Required action | The answer must be a single number: how many lines in the records below contain the word "Saint".

******************************

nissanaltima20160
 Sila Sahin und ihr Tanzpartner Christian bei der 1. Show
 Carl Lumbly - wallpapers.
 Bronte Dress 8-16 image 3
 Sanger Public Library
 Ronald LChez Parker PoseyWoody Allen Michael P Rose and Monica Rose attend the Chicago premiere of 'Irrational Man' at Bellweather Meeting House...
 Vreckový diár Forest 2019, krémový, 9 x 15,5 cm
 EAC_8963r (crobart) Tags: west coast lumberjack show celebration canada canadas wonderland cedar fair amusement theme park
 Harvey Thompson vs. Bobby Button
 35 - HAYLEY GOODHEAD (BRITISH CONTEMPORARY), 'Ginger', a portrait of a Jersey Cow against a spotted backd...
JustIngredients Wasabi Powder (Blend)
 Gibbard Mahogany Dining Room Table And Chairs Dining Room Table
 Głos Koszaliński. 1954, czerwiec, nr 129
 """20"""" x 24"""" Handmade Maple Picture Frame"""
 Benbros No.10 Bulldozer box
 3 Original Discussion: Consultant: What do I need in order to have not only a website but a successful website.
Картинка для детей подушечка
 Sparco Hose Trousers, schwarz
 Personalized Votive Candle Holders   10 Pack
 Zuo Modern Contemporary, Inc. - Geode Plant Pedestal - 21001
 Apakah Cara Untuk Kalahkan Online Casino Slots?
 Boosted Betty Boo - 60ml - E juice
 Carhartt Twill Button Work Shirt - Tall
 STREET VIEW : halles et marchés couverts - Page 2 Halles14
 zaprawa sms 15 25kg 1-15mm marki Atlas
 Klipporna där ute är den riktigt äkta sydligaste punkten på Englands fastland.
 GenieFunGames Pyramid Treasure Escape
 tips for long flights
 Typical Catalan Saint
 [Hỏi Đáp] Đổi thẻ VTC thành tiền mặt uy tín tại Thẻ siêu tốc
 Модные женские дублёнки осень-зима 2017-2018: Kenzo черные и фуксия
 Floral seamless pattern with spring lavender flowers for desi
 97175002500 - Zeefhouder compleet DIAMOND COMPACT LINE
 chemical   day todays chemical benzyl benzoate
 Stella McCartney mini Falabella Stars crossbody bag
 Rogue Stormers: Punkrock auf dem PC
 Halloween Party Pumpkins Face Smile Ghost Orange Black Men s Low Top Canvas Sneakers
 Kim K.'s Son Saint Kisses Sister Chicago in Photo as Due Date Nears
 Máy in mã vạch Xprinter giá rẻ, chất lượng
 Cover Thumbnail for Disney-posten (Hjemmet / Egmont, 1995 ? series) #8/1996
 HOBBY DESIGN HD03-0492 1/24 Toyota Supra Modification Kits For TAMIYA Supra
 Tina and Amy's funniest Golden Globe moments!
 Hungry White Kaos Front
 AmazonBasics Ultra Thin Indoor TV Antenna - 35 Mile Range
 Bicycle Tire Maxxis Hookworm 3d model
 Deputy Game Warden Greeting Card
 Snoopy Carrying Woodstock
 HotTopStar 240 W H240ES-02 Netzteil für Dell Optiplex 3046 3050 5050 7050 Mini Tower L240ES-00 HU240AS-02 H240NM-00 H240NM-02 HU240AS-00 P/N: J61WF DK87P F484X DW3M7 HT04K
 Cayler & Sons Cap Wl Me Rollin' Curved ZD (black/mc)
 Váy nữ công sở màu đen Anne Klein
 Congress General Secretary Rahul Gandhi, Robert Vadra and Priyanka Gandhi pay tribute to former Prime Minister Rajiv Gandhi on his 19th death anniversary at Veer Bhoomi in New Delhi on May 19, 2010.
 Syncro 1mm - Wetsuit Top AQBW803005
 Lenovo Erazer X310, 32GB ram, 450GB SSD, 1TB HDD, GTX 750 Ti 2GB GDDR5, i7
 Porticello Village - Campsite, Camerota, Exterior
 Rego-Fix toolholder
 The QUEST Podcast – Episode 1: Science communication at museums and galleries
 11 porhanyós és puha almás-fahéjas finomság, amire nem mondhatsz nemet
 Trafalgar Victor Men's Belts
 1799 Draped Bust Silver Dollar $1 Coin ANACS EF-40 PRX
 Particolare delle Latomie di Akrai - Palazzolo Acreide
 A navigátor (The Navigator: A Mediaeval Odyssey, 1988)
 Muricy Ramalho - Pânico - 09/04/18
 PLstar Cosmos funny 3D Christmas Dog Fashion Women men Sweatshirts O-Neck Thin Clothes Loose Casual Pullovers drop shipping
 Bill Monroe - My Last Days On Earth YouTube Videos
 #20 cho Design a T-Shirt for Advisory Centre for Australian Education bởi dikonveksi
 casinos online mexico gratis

******************************

Answer area | 2